I sometimes toss this term around, and it very often raises hackles. A pilgrimage is a commitment, people insist. The goal is distant and your progress dogged and incremental. What possible Mecca can you reach a single day?
Actually, you’d be surprised. So long as you think of the journey as a figurative one and not a real one.* Tomorrow you will be somewhere different because you will be someone different. You’ll be in a different state without ever crossing a state line. That’s how it works.
The One Big Day project is really just about picking something you’ve been itching to do and doing it: no distractions or interruptions. So in a way the time frame doesn’t matter.
But there is something magic about a day. One turn of the earth. It’s both a natural cycle and a sweet spot for productivity — long enough that you can slip into a trance of momentum, but not so long that you won’t burn out or grow bored.
A full day is actually a ton of time when it’s not chopped up. If you truly clock out of your regular routine, 24 hours away will feel like three. In this sense, a Big Day provides the psychological break that weekends are supposed to but, because they’re scheduled to the hilt, hardly ever do.
If it’s a skill you’re trying to learn, the advantage of chunking your time like this — rather than devoting, say, a half hour every Tuesday night for six months — is that what you just learned is fresh in your mind. You don’t have to waste time going back and reviewing.

## [Problem to work on]
Copy the passage on the One Big Day project word for word, from its first sentence to its last.

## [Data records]

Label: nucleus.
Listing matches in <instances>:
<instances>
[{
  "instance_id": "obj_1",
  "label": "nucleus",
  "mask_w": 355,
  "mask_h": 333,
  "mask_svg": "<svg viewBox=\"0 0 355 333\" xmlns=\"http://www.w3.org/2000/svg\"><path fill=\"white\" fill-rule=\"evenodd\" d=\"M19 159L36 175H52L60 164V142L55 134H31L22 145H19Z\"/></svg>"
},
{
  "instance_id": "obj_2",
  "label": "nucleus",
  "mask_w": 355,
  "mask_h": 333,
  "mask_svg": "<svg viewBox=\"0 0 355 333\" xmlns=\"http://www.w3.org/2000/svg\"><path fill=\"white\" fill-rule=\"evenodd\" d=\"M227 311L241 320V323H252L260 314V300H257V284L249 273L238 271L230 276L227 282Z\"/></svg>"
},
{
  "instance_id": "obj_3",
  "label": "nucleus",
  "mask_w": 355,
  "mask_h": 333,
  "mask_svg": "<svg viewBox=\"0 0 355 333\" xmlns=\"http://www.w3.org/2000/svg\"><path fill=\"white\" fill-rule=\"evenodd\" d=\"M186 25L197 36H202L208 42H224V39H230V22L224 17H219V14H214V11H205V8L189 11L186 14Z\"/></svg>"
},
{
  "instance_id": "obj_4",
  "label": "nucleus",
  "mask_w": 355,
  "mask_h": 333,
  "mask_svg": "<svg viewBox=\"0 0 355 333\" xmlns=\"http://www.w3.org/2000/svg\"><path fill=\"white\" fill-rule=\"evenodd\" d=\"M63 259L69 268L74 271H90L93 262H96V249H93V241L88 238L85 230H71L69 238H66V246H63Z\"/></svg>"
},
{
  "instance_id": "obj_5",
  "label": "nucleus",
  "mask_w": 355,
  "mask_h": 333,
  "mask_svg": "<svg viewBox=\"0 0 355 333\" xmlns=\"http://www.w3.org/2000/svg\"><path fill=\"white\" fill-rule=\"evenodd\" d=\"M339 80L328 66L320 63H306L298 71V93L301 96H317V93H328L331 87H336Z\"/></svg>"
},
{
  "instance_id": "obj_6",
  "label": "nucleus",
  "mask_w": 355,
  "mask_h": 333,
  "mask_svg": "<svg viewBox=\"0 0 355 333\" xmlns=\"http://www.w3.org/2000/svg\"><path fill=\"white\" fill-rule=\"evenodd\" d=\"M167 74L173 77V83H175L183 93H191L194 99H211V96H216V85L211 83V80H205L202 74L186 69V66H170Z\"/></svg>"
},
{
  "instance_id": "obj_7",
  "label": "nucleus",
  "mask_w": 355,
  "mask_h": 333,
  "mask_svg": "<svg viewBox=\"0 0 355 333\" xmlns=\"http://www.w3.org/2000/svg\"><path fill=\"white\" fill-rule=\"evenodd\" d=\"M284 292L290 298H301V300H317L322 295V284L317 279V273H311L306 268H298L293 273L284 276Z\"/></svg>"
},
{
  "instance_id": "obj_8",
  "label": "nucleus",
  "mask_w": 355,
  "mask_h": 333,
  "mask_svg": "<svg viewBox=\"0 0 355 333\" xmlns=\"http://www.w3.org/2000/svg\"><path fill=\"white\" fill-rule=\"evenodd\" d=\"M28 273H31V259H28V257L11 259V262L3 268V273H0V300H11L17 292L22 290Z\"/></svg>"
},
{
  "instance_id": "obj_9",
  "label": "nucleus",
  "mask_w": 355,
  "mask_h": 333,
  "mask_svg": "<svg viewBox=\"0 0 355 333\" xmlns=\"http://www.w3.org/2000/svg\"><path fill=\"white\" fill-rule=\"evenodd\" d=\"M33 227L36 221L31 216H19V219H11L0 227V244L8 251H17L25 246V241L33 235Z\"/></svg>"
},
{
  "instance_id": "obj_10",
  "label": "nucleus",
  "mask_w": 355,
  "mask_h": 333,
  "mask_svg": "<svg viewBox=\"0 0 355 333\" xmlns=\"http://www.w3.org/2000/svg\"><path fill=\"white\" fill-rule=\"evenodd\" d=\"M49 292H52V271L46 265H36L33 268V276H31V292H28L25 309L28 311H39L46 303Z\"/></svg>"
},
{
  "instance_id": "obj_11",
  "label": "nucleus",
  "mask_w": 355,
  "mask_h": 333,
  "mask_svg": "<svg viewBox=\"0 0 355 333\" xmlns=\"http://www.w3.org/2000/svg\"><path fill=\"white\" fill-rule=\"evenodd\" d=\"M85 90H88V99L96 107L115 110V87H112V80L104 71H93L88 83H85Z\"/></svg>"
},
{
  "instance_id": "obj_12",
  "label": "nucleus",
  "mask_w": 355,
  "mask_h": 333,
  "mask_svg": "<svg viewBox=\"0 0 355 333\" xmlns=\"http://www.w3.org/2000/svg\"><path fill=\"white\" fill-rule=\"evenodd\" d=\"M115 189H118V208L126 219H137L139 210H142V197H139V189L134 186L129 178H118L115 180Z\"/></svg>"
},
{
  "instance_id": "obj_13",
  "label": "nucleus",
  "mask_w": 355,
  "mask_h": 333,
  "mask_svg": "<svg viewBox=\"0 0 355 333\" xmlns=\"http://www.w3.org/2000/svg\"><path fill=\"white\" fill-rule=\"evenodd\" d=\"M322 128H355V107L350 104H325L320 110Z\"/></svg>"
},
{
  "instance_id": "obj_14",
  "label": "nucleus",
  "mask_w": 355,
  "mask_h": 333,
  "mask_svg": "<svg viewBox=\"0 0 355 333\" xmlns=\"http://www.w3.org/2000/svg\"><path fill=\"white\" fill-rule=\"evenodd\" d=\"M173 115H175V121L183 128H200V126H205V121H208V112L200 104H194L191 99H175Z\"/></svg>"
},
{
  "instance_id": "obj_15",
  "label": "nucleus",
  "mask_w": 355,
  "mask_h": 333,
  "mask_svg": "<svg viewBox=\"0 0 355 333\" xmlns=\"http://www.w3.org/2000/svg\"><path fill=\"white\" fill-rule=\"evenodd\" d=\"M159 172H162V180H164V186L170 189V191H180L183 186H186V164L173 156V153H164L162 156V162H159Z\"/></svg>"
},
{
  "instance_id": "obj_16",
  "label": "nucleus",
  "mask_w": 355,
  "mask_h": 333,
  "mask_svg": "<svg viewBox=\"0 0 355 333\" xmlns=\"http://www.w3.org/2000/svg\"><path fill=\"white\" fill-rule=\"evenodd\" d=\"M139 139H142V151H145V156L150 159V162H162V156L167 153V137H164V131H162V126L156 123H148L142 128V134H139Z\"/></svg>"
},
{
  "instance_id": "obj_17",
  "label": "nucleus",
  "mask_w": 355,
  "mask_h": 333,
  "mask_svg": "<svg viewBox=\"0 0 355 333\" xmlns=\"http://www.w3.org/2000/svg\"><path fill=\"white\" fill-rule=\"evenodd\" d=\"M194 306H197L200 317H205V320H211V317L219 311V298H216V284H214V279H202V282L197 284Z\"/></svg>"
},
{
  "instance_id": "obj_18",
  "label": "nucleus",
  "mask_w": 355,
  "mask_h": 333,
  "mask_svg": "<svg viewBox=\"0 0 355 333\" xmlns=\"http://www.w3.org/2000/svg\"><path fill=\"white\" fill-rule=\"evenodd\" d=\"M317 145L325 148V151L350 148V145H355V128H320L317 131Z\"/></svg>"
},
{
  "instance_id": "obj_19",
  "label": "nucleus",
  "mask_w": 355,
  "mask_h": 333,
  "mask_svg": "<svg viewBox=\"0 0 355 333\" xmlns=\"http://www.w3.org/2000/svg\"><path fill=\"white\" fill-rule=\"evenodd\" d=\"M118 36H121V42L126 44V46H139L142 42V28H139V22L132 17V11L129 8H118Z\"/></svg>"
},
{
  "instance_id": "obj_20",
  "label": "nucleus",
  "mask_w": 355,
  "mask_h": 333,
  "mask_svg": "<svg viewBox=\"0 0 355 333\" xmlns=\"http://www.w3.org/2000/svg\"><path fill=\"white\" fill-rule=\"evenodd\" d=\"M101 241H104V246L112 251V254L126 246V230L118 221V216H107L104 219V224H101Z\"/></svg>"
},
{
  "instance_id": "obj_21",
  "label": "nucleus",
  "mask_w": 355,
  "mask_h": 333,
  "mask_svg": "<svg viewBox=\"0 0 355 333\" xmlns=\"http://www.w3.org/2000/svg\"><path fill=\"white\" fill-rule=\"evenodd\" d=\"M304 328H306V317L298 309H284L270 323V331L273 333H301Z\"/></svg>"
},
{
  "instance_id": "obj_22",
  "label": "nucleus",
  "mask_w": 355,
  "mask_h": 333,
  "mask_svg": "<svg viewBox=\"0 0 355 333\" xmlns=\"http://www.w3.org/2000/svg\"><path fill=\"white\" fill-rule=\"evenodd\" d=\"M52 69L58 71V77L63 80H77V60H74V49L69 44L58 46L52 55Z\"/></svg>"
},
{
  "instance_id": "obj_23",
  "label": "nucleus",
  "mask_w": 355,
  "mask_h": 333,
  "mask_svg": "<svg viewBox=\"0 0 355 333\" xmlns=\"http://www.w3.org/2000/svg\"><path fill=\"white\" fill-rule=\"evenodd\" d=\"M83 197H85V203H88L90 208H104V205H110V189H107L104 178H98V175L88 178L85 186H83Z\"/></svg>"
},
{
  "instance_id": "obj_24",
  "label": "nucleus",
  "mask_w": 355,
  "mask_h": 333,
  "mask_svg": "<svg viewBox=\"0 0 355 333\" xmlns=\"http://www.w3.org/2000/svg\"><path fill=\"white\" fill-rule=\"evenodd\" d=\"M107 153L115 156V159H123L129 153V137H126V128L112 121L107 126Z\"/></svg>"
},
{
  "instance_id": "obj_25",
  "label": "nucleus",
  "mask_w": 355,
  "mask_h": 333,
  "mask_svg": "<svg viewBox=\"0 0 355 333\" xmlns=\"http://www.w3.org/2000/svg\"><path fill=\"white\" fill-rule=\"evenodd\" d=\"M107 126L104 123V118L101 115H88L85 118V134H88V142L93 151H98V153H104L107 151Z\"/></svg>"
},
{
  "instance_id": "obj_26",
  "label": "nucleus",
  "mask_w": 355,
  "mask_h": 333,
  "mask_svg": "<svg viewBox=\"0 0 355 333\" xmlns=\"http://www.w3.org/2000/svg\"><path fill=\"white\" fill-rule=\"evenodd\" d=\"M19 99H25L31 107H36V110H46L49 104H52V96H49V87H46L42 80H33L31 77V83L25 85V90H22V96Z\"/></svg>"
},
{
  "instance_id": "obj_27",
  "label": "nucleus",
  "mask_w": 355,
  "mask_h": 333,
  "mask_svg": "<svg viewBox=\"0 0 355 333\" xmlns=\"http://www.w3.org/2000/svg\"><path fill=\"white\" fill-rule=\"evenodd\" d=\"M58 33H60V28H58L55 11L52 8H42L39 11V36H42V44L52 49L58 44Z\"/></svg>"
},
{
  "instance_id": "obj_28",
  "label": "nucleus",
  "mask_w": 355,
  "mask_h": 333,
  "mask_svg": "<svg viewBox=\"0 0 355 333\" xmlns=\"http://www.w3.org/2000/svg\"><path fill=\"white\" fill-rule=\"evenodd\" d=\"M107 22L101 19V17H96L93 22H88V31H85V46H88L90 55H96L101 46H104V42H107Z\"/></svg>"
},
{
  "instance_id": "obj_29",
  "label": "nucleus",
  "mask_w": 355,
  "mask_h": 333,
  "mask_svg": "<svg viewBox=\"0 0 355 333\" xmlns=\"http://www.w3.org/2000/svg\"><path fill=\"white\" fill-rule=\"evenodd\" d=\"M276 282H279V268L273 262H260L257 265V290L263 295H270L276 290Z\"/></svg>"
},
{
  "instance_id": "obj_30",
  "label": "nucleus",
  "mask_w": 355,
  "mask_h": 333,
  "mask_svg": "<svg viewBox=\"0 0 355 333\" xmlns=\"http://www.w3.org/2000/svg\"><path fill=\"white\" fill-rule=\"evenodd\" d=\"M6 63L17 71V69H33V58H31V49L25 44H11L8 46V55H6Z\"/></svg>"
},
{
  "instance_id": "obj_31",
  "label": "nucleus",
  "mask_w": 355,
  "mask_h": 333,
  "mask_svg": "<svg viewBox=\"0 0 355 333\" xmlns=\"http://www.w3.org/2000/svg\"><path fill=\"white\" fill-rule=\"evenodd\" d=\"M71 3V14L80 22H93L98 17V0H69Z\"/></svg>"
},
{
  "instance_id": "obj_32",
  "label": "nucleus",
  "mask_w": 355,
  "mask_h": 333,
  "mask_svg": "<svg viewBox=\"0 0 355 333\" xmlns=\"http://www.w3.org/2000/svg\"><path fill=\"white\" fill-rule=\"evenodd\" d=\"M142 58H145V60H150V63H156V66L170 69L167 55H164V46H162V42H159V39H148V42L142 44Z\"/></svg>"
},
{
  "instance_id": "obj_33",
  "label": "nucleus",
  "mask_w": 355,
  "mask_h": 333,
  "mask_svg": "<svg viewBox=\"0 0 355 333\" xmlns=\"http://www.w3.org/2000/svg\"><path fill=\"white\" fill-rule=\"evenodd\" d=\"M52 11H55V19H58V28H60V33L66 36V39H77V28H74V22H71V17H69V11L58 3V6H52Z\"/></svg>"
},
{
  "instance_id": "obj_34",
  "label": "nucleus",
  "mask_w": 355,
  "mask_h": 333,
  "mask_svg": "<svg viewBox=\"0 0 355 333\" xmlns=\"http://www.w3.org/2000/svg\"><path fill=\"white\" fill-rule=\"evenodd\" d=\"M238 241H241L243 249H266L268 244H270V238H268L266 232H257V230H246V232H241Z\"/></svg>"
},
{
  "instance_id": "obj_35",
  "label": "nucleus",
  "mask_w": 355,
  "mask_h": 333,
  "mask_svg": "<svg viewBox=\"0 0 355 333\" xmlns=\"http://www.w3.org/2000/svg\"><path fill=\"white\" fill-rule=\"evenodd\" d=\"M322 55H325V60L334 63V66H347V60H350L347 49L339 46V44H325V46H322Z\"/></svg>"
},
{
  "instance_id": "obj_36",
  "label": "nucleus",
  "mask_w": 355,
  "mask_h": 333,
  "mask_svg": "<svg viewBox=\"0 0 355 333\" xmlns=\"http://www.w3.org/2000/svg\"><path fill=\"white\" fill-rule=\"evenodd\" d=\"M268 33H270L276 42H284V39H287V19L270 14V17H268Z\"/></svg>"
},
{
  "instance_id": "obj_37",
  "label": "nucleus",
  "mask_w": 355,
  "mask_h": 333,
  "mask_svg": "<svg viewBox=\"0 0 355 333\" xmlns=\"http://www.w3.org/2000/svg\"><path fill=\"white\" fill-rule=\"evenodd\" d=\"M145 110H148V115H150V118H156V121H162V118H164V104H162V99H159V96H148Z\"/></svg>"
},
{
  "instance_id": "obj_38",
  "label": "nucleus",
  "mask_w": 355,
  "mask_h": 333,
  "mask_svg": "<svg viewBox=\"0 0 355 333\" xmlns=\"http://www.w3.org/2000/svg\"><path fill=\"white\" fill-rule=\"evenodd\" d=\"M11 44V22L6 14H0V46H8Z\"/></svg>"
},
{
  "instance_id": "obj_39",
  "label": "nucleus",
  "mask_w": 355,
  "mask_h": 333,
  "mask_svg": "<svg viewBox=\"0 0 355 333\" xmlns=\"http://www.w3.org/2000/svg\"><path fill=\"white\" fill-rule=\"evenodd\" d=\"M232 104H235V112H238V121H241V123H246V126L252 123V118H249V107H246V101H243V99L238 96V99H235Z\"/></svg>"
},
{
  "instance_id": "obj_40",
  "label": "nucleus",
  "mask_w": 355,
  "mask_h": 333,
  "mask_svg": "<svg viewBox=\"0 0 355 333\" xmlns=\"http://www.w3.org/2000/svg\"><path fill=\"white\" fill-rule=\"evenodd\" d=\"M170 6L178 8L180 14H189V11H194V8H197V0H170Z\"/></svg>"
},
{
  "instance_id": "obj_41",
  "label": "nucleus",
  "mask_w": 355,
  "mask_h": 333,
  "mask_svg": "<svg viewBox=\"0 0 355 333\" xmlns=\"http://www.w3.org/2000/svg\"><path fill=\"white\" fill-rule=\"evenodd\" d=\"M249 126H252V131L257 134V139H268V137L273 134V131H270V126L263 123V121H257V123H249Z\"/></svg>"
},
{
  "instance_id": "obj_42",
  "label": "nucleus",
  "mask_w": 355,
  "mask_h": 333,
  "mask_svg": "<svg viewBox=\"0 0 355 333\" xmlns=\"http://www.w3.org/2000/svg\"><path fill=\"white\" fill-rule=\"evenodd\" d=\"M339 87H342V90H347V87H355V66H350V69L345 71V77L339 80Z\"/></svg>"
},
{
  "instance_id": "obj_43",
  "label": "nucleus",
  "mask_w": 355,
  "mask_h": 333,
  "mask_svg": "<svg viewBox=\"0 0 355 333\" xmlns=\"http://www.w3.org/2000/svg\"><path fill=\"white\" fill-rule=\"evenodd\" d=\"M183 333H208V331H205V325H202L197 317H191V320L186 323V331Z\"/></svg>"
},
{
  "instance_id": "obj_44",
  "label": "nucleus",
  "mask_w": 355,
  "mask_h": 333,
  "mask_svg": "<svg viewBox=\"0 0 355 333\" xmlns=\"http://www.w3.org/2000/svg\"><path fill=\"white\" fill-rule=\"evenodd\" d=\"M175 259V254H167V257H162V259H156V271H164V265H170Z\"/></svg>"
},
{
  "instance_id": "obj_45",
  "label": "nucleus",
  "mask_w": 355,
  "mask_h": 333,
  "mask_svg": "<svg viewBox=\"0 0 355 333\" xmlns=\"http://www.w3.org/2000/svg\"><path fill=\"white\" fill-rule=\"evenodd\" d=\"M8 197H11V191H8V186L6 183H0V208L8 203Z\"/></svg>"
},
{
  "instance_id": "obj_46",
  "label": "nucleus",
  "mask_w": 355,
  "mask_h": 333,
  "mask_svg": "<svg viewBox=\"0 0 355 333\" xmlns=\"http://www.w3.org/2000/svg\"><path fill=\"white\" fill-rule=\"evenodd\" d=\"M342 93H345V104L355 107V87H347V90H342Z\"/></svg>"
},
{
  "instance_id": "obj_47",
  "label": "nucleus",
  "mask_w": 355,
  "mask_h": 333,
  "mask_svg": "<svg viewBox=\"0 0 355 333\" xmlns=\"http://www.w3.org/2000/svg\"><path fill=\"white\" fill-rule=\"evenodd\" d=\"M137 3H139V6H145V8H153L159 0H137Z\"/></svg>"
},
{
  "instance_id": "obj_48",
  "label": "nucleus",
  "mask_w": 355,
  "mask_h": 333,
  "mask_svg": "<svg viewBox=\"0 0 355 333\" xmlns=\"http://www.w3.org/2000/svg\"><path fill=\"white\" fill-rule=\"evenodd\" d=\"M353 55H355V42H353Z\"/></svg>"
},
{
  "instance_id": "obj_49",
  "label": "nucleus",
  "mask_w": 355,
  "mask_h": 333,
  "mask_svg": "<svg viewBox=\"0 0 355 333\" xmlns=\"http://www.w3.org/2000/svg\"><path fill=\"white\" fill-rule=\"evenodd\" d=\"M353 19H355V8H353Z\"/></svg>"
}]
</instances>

## [Solution to the exercise]
I sometimes toss this term around, and it very often raises hackles. A pilgrimage is a commitment, people insist. The goal is distant and your progress dogged and incremental. What possible Mecca can you reach a single day?
Actually, you’d be surprised. So long as you think of the journey as a figurative one and not a real one.* Tomorrow you will be somewhere different because you will be someone different. You’ll be in a different state without ever crossing a state line. That’s how it works.
The One Big Day project is really just about picking something you’ve been itching to do and doing it: no distractions or interruptions. So in a way the time frame doesn’t matter.
But there is something magic about a day. One turn of the earth. It’s both a natural cycle and a sweet spot for productivity — long enough that you can slip into a trance of momentum, but not so long that you won’t burn out or grow bored.
A full day is actually a ton of time when it’s not chopped up. If you truly clock out of your regular routine, 24 hours away will feel like three. In this sense, a Big Day provides the psychological break that weekends are supposed to but, because they’re scheduled to the hilt, hardly ever do.
If it’s a skill you’re trying to learn, the advantage of chunking your time like this — rather than devoting, say, a half hour every Tuesday night for six months — is that what you just learned is fresh in your mind. You don’t have to waste time going back and reviewing.